Looking at the code, I see that the module is written in cython. With no experience in cython, it is hard to play around with the code to implement extrapolation. I can write it in pure python code, but maybe someone else here has a better idea? My particular case involves a constant xy-grid, but the z-values keep changing a lot (-100,000) and therefore the interpolation must be fast as the interpolation will be runned for each time the z-values change.

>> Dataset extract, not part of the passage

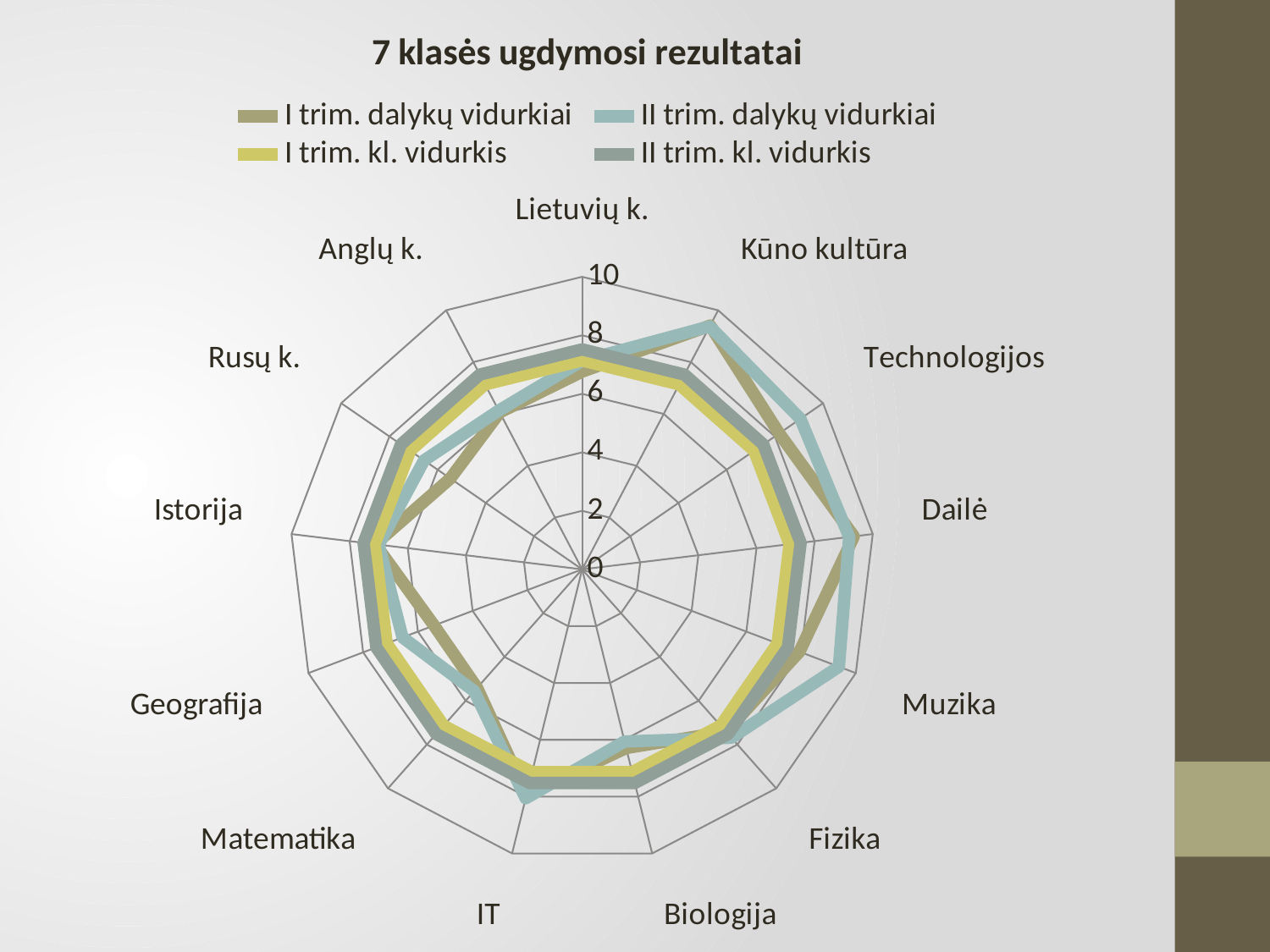
In the II trim. dalykų vidurkiai series, which is larger: the value for Kūno kultūra or the value for Lietuvių k.? Kūno kultūra Which series is shown in yellow in the legend? I trim. kl. vidurkis What is the title of the chart? 7 klasės ugdymosi rezultatai How many subject categories are plotted around the radar chart? 13 Is the value for Istorija in the I trim. dalykų vidurkiai series greater or less than 8? less Is the value for Dailė in the I trim. dalykų vidurkiai series greater or less than 8? greater How many series does the legend list? 4 Is the value for Kūno kultūra in the II trim. dalykų vidurkiai series greater or less than 8? greater In the I trim. dalykų vidurkiai series, which is larger: the value for Dailė or the value for Istorija? Dailė What kind of chart is shown on the slide? Radar chart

To give a basic example, as requested, lets say that I have a grid like

xyPairs = [[-1.0, 0.0], [-1.0, 4.0],
           [-0.5, 0.0], [-0.5, 4.0],
           [-0.3, 0.0], [-0.3, 4.0],
           [+0.0, 0.0], [+0.0, 4.0],
           [+0.2, 0.0], [+0.2, 4.0]]

and lets say I want to calculate values at x = -1.5, -0.8, +0.5 and y = -0.2, +0.2, +0.5. Currently, I am performing 1d interpolation/extrapolation along the x-axis for each y-value and then along the y-axis for each x-value. The extrapolation is done by the second function in ryggyr's answer.


Solution

  • I propose a method, the code is awful but I hope it will help you. The idea is, if you know by advance the bounds in which you will have to extrapolate, you can add extra columns/rows at the edge of your arrays with linearly extrapolated values, and then interpolate on the new array. Here is an example with some data that will be extrapolated until x=+-50 and y=+-40:

    import numpy as np
    x,y=np.meshgrid(np.linspace(0,6,7),np.linspace(0,8,9)) # create x,y grid
    z=x**2*y # and z values
    # create larger versions with two more columns/rows
    xlarge=np.zeros((x.shape[0]+2,x.shape[1]+2))
    ylarge=np.zeros((x.shape[0]+2,x.shape[1]+2))
    zlarge=np.zeros((x.shape[0]+2,x.shape[1]+2))
    xlarge[1:-1,1:-1]=x # copy data on centre
    ylarge[1:-1,1:-1]=y
    zlarge[1:-1,1:-1]=z
    # fill extra columns/rows
    xmin,xmax=-50,50
    ymin,ymax=-40,40
    xlarge[:,0]=xmin;xlarge[:,-1]=xmax # fill first/last column
    xlarge[0,:]=xlarge[1,:];xlarge[-1,:]=xlarge[-2,:] # copy first/last row
    ylarge[0,:]=ymin;ylarge[-1,:]=ymax
    ylarge[:,0]=ylarge[:,1];ylarge[:,-1]=ylarge[:,-2]
    # for speed gain: store factor of first/last column/row
    first_column_factor=(xlarge[:,0]-xlarge[:,1])/(xlarge[:,1]-xlarge[:,2]) 
    last_column_factor=(xlarge[:,-1]-xlarge[:,-2])/(xlarge[:,-2]-xlarge[:,-3])
    first_row_factor=(ylarge[0,:]-ylarge[1,:])/(ylarge[1,:]-ylarge[2,:])
    last_row_factor=(ylarge[-1,:]-ylarge[-2,:])/(ylarge[-2,:]-ylarge[-3,:])
    # extrapolate z; this operation only needs to be repeated when zlarge[1:-1,1:-1] is updated
    zlarge[:,0]=zlarge[:,1]+first_column_factor*(zlarge[:,1]-zlarge[:,2]) # extrapolate first column
    zlarge[:,-1]=zlarge[:,-2]+last_column_factor*(zlarge[:,-2]-zlarge[:,-3]) # extrapolate last column
    zlarge[0,:]=zlarge[1,:]+first_row_factor*(zlarge[1,:]-zlarge[2,:]) # extrapolate first row
    zlarge[-1,:]=zlarge[-2,:]+last_row_factor*(zlarge[-2,:]-zlarge[-3,:]) #extrapolate last row
    

    Then you can interpolate on (xlarge,ylarge,zlarge). Since all operations are numpy slices operations, I hope it will be fast enough for you. When z data are updated, copy them in zlarge[1:-1,1:-1] and re-execute the 4 last lines.